A total of 175 ancient bamboo slips were unearthed from Liye township in Longshan county, central China's Hunan Province. Carved on them are the state secrets of the first emperor of the Qin Dynasty (221-206 B.C.). 

Huang Qian, curator of the National Museum of China, said, "And this particular piece has even subverted Chinese scholars' established understanding of the administrative division of the Qin Dynasty. It labels Dongting Prefecture, something even ancient books like Records of the Grand Historian of China didn't record." 

Other items on display include the earliest envelope in China. The relics explain how strict the attendance assessment used to be for government officials two millennia ago. There are even wooden slips of the most complete multiplication table found in China, as well as the earliest in the world. 
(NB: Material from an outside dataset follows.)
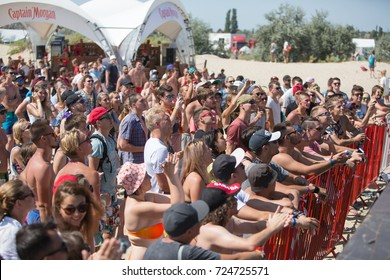 Odessa, Ukraine August 26, 2017: Summer beach concert. People dancing at beach party. large crowd of spectators during day music show. Spectators in sand of beach during rock concert music festival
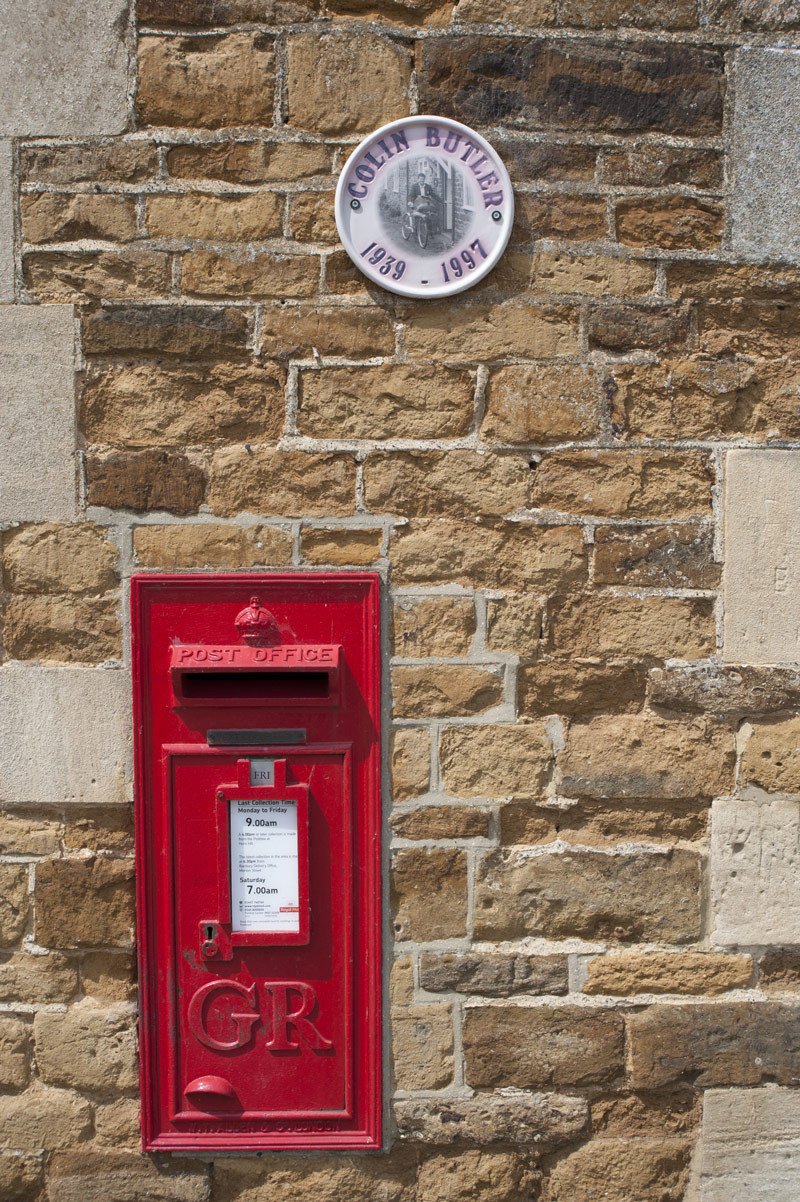 Red village postbox embedded in a wall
The writing slips predate the invention of paper, giving them great significance in furthering research on Qin Dynasty politics, economy and culture.

An exhibition of ancient bamboo writing slips from the Qin Dynasty. /VCG Photo

An exhibition of ancient bamboo writing slips from the Qin Dynasty. /VCG Photo

The National Museum of China is also hosting the Yecheng Buddhist Statuary Exhibition. The show displays more than 170 of the most representative artifacts found at the Yecheng archaeological site in northern China’s Hebei province. 

Since the start of excavations in 2012, the Yecheng archaeological site has produced nearly 3,000 pieces of Buddhist statues and relief sculptures. Among them, the majority date back to the Northern Qi Dynasty, or around 550 AD. 

As one of a succession of regimes ruling northern China prior to unification under the Tang Empire, the Northern Qi Dynasty lasted less than three decades. As its ruling classes were devoted Buddhists, the period produced a distinctive style of Buddhist statues. 

The exhibition at the National Museum in Beijing will run for two months. 

Ukiyo-e prints exhibition. /CGTN Photo

Ukiyo-e prints exhibition. /CGTN Photo

Meanwhile, Ukiyo-e prints are on exhibition at the 798 Art District.

Katsushika Hokusai, Utagawa Kuniyoshi, Ando Hiroshige – these masters' most popular works are just a few of the most coveted Ukiyo-e woodblock prints on display. Works from the beginnings of the movement all the way through its heyday, decline and revival are present. 

Ukiyo-e woodblock prints first appeared in Japan during the Edo Period in the 17th Century. Flashy kabuki actors and stylish courtesans were the most popular subjects. Later artists depicted scenes from nature, with works like Hokusai's 36 Views of Mount Fuji among the most recognizable. Ukiyo-e prints also played their part in the development of Western art in the late 19th Century, influencing such artists as Van Gogh, Monet, Degas and Klimt. 

Dong Bingyue, a researcher of the Institute of Literature, Chinese Academy of Social Sciences, said, "Ukiyo-e has a close relationship with China. The woodblock printing technique originated in China, where it was used to make Chinese New Year prints. Many Ukiyo-e themes are about China, such as Tang Dynasty poems, fairy tales, literature works, and moral principles. I would say that Ukiyo-e is a combination of Japanese and Chinese cultures." 

Exhibition-goers are welcome to try woodblock printing, indigo dyeing, and flower arranging, and can even make their own Ukiyo-e prints. The exhibition runs until October 13.